Which brings us to a conversation which may or may not have been overheard last night, somewhere in a quiet pub in St. Kilda.
“Hey. It’s good to see you down here at ground level, when you’re not riding your high horse,” our friend began.
“You know, I bet no one else is going to tell you this, but you’re an idiot. You should be embarrassed for yourself mate. But I know you have no shame.”
“Why do you say that?”
“It’s painful to watch. You’ve just worked yourself up over the last couple of days to accepting this rally in stocks and providing some kind of insane speculative rationale for participating in it. And the rally is over! And then you go off on some diatribe about taxes. You are such a moron!”
“Well look. You got a 57% crash on the S&P 500 in seventeen and a half months. It was a slow motion train wreck. It was a bigger peak to trough fall than the first part of the Depression Crash. But the Feds were fighting this one harder. They banned short selling. They pumped money into the bond market to force down yields and get people back into stocks. They stimulated. They legislated. And they orated. And like the Whitney woman explained, they rigged first quarter bank earnings so that bank tangible book values would improve by an accounting sleight of hand. Financial and retail stocks led the rally, but there was no substance to it.”

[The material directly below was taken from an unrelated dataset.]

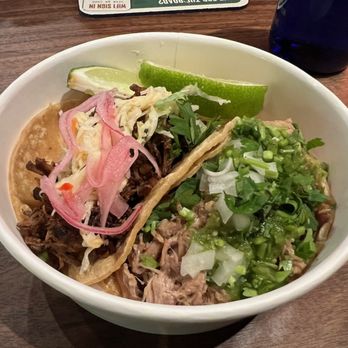 La Esquina - Brisket taco ($5.75) - slow cooked brisket, Mexican slaw, red habanero onions and Carnitas taco ($5.75) - roasted pork, onions, cilantro - Latin American Near Me - New York, New York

“She’s probably right. There’s a lot of positive momentum based on no fundamentals. She says the long-only money is going to get its head chopped off again and be pretty angry about it.”

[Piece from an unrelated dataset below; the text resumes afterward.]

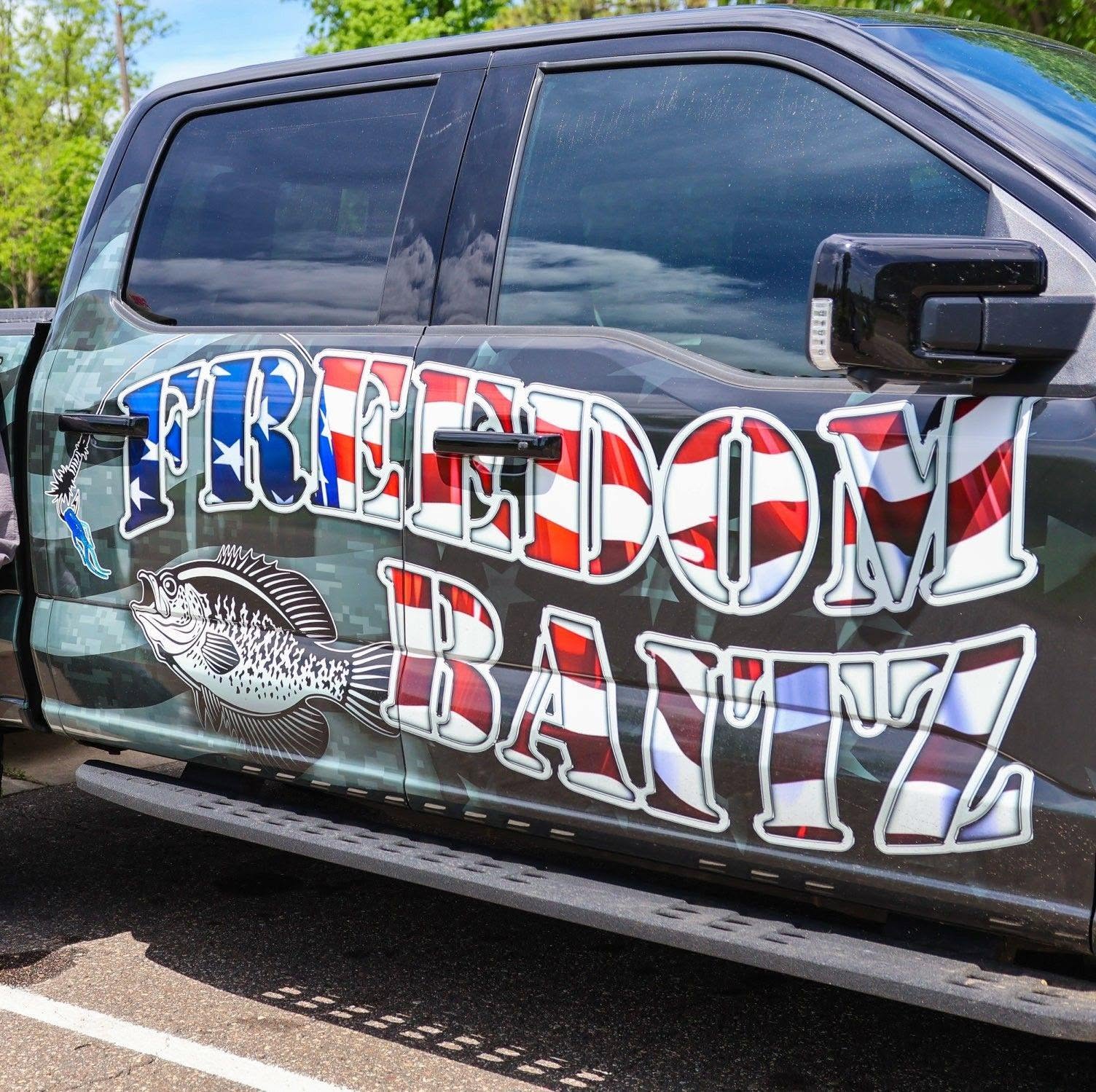 Vehicle with a large graphic text reading 'FREEDOM BANTZ' and a fish illustration, parked outdoors.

“Good. We can agree on that. Now about you being a moron. Do you realise how big of a jerk you sounded like today?”
“What do you mean?”
“How can you write a big rant against progressive taxation and expect people to like you? You came off like an arrogant spoiled child and know-it-all American. You should indulge yourself less. Besides, should we just eat the poor or something? If the government doesn’t take care of the less fortunate, who is going to? Definitely not the market.”
“Well, it wasn’t a rant. I was only trying to make the point that the market is an institution for communicating prices and allocating scarce resources. When the government starts confiscating incomes it reduces capital formation, increases consumption, and ultimately makes the whole society poorer and more dependent on government.”

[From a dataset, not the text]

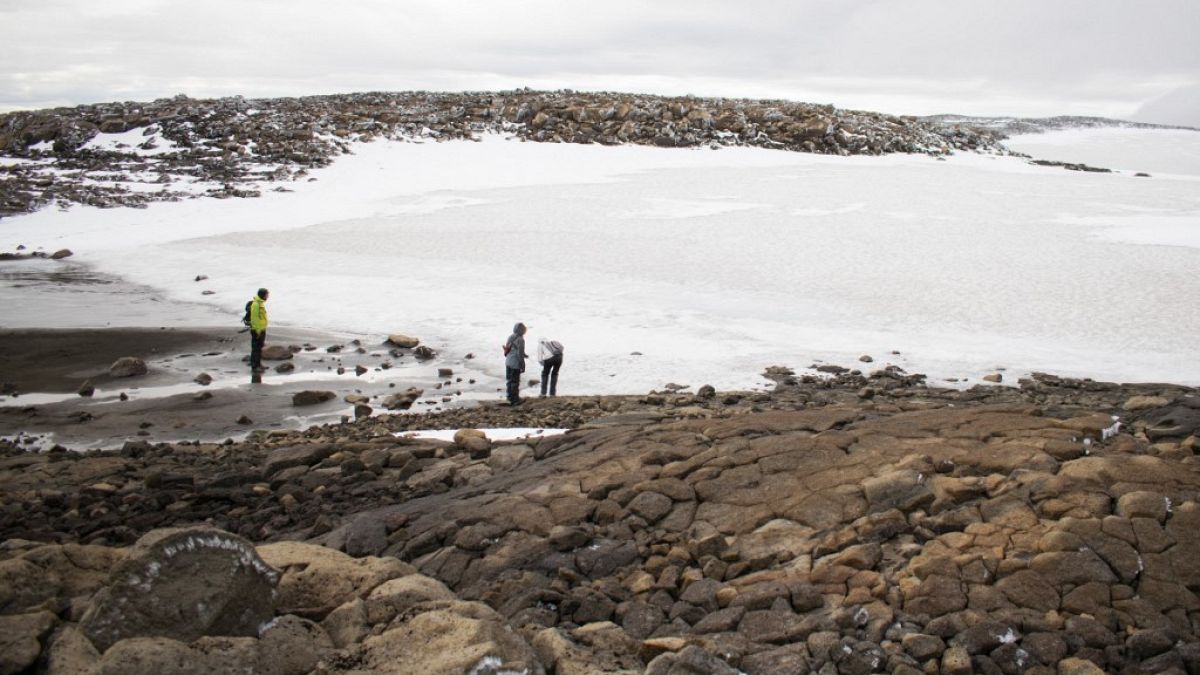   ينظر الناس إلى الثلج في النهر الجليدي القديم بعد الكشف عن نصب تذكاري في موقع Okjokull، غرب أيسلندا- 18 أغسطس 2019.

“Yeah that’s really tugging at my heart strings. So what? What about the people who need help? Who’s going to help them?”
“They’re not getting much from the government are they? Look, my point is that saying you’re for higher taxes to help the less fortunate is a moral and economic cop out. Economically, it’s easy to say when you aren’t paying the taxes. Morally, taxation is even worse than theft. It’s an effort to sub-contract the real obligations you have to help people. In fact I’d argue that when people try to foist off on the government the job of caring for the sick, the needy, and the less fortunate it actually makes people less empathetic and compassionate in their own lives.”
“You’re saying the Welfare State actually erodes the natural sense of personal obligation and empathy we have for one another? You can’t be serious. Have you been drinking?”
“That’s exactly what I’m saying. The market is a magnificent institution for conveying information. There are other institutions in life like family, Church, or community, or even government at a small local level that are there to deal with real human problems. If you want to talk personal ethics, we can do that. But believe me, I know the market isn’t perfect. When it works, more people have food, clean water, energy, and jobs. But for the other problems, I think people need to stop mailing checks to the government and start with what they can do themselves. But personal effort in your own life is much harder. It takes time, which is much more expensive than money. It’s easier to vote for a guy who tells you lies about what he’s going to do for your grandparents and the poor people you never have to see every day. People who support taxation as a way to solve society’s problems are morally lazy and ethically challenged.”
“Well why didn’t you just say that? That should really win you some new friends.”